Byte-order Marks
A Byte Order Mark (BOM) is a special two-, three-, or four-byte sequence at the beginning of a text file. It indicates the byte order (endianness) and encoding of the text. Without a BOM, programs might misinterpret byte order, causing rendering errors.
While optional, BOMs are useful for ensuring that programs correctly interpret file encoding, especially in UTF-16 and UTF-32.
BOMs are not recommended for UTF-8 files. The byte order is fixed and consistent, so a BOM is unnecessary. In fact, since the BOM is usually unexpected in UTF-8 files, its presence may confuse systems that try to read it, resulting in extraneous characters appearing where they shouldn't.
Examples
Byte-order marks:
- UTF-8:
EF BB BF
(not recommended)- UTF-16 Big-Endian:
- [
FE FF
] - UTF-16 Little-Endian:
- [
FF FE
] - UTF-32 Big-Endian:
- [
00 00 FE FF
] - UTF-32 Little-Endian:
- [
FF FE 00 00
]
These BOMs tell whatever system is reading the file how the bytes comprising each 16-bit unit are ordered. So, for example, for the character 𐍈 (U+10348
) the bytes in UTF-16 will be:
- UTF-16BE:
- [
D8 00
] [DF 48
] - UTF-16LE:
- [
00 D8
] [48 DF
]
Network-Transmitted Data
BOMs in network-transmitted data are less reliable and less common in network protocols, where explicit encoding declarations in headers (e.g., HTTP headers) are preferred.

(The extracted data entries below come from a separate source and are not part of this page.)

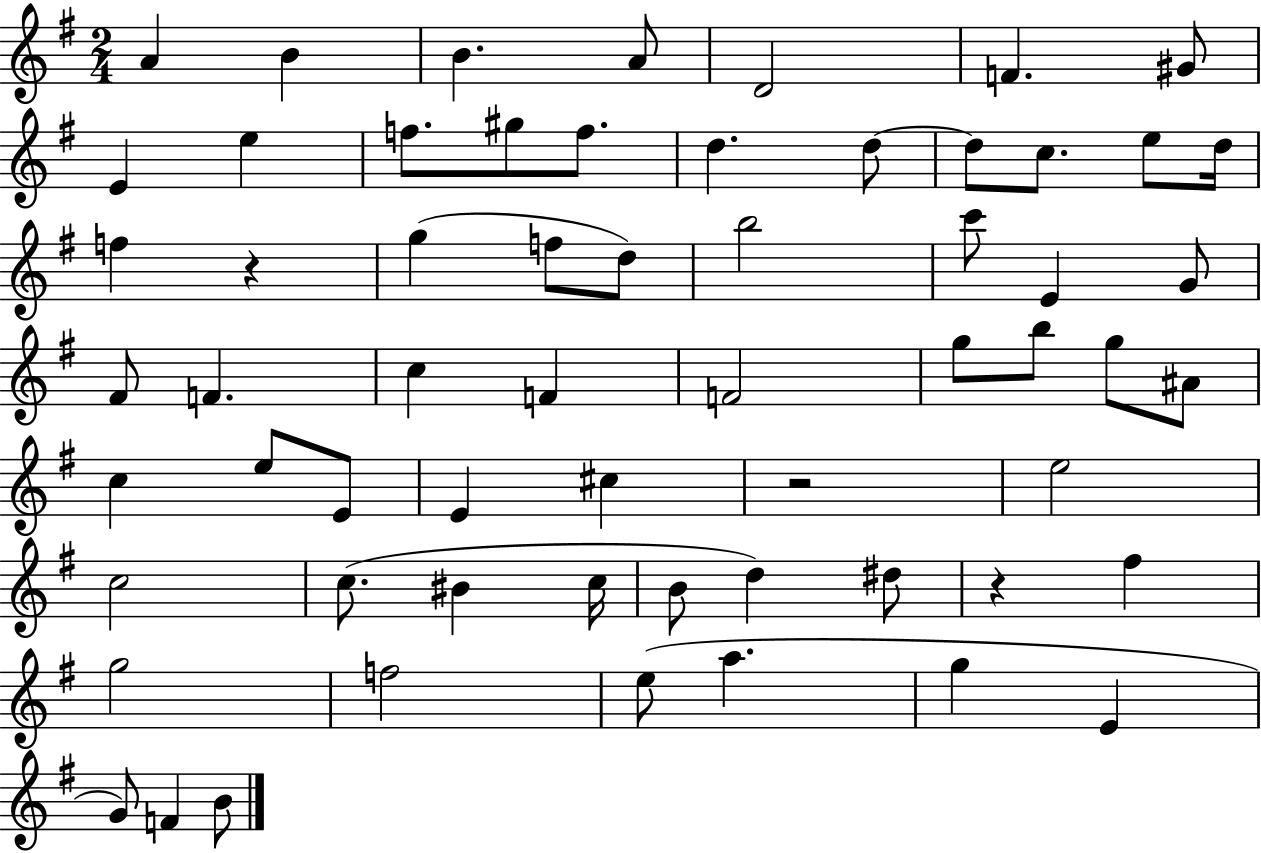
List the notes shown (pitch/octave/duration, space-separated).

A4/q B4/q B4/q. A4/e D4/h F4/q. G#4/e E4/q E5/q F5/e. G#5/e F5/e. D5/q. D5/e D5/e C5/e. E5/e D5/s F5/q R/q G5/q F5/e D5/e B5/h C6/e E4/q G4/e F#4/e F4/q. C5/q F4/q F4/h G5/e B5/e G5/e A#4/e C5/q E5/e E4/e E4/q C#5/q R/h E5/h C5/h C5/e. BIS4/q C5/s B4/e D5/q D#5/e R/q F#5/q G5/h F5/h E5/e A5/q. G5/q E4/q G4/e F4/q B4/e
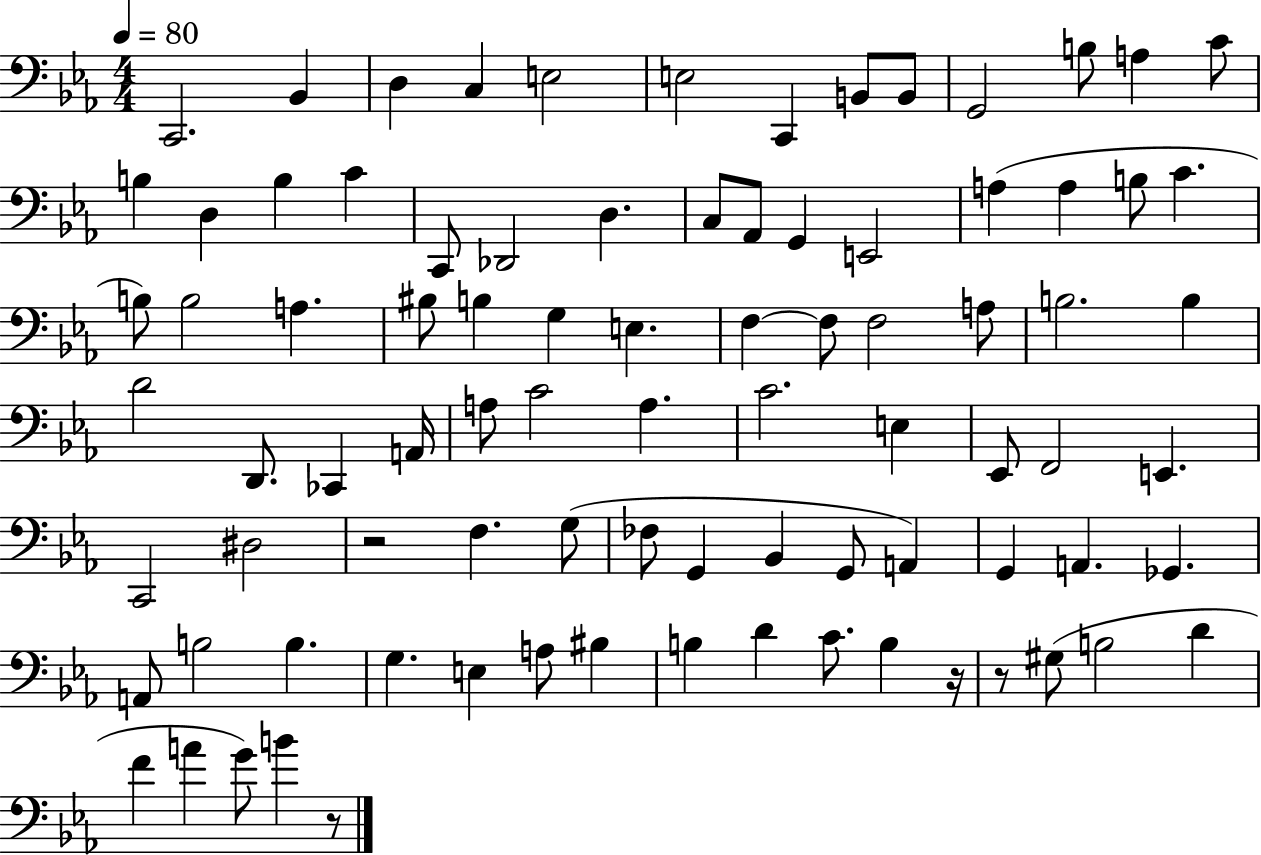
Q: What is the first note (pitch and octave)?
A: C2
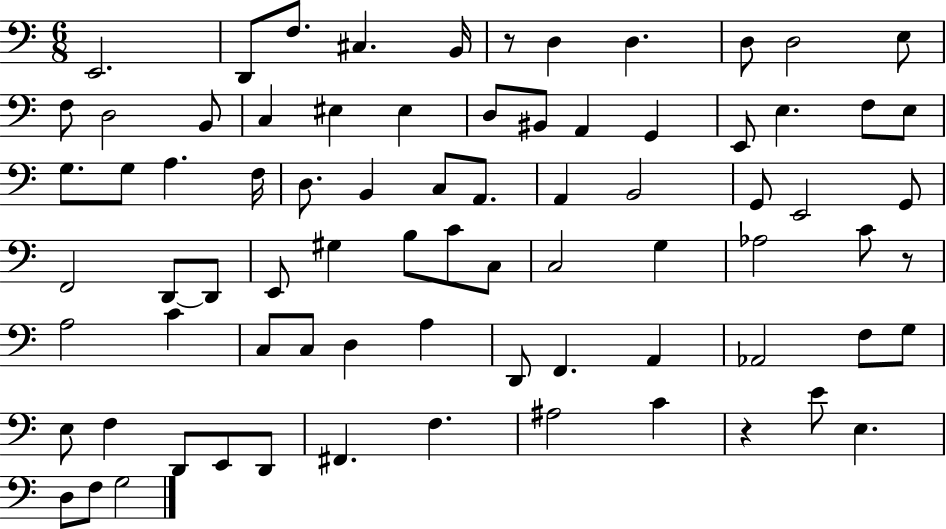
X:1
T:Untitled
M:6/8
L:1/4
K:C
E,,2 D,,/2 F,/2 ^C, B,,/4 z/2 D, D, D,/2 D,2 E,/2 F,/2 D,2 B,,/2 C, ^E, ^E, D,/2 ^B,,/2 A,, G,, E,,/2 E, F,/2 E,/2 G,/2 G,/2 A, F,/4 D,/2 B,, C,/2 A,,/2 A,, B,,2 G,,/2 E,,2 G,,/2 F,,2 D,,/2 D,,/2 E,,/2 ^G, B,/2 C/2 C,/2 C,2 G, _A,2 C/2 z/2 A,2 C C,/2 C,/2 D, A, D,,/2 F,, A,, _A,,2 F,/2 G,/2 E,/2 F, D,,/2 E,,/2 D,,/2 ^F,, F, ^A,2 C z E/2 E, D,/2 F,/2 G,2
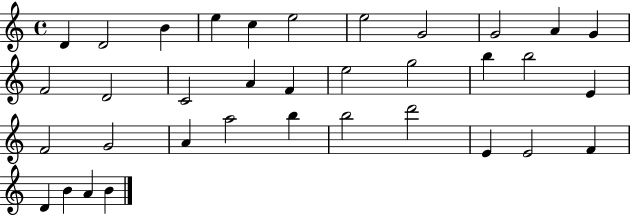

Examples: Declaring Encoding in HTTP Headers
The Content-Type
header specifies the MIME type and character encoding of the content that follows.
Syntax:
Content-Type: <mime-type>; charset=<encoding>
UTF-8 (no BOM):
Content-Type: text/plain; charset=utf-8
UTF-16 with BOM (not common):
Content-Type: text/plain; charset=utf-16
UTF-16 without BOM (a Bad Thing™*):
Content-Type: text/plain; charset=utf-16
UTF-16LE (explicit endianness, no BOM):
Content-Type: text/plain; charset=utf-16le
UTF-16BE (explicit endianness, no BOM):
Content-Type: text/plain; charset=utf-16be
* This is a Bad Thing™ because it leave byte order ambiguous. It's then up to the receiving system to figure out the order of bytes in each 16-bit unit. Generally, the rule is that systems should be precise about what data they send and fault-tolerant about data they receive, but this assumes that the receiving system is well-implemented enough to do that. And given how much code** is written at 3 a.m. by sleep-deprived programmers on life-threatening doses of caffeine, that's not a good assumption.
** A lot.